**AIM OF THE TASK**
Lines from the one containing "Trackmania Cup 2019 #54 : 2ème demi-finale" through the last one in the data below: write them out word for word, and only them.

**Saved data entries**
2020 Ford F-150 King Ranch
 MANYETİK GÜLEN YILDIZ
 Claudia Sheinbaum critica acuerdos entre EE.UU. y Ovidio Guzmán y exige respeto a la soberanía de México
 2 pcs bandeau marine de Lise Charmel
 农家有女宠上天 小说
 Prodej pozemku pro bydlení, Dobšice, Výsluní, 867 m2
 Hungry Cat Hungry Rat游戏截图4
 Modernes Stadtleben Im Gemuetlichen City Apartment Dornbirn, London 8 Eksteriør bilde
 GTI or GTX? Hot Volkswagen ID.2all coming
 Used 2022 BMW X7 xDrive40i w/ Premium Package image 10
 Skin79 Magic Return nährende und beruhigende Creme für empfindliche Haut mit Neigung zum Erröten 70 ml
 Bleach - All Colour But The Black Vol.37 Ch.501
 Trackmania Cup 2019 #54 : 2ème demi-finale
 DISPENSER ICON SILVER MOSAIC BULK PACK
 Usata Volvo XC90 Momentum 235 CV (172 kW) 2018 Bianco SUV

**YOUR RESPONSE**
 Trackmania Cup 2019 #54 : 2ème demi-finale
 DISPENSER ICON SILVER MOSAIC BULK PACK
 Usata Volvo XC90 Momentum 235 CV (172 kW) 2018 Bianco SUV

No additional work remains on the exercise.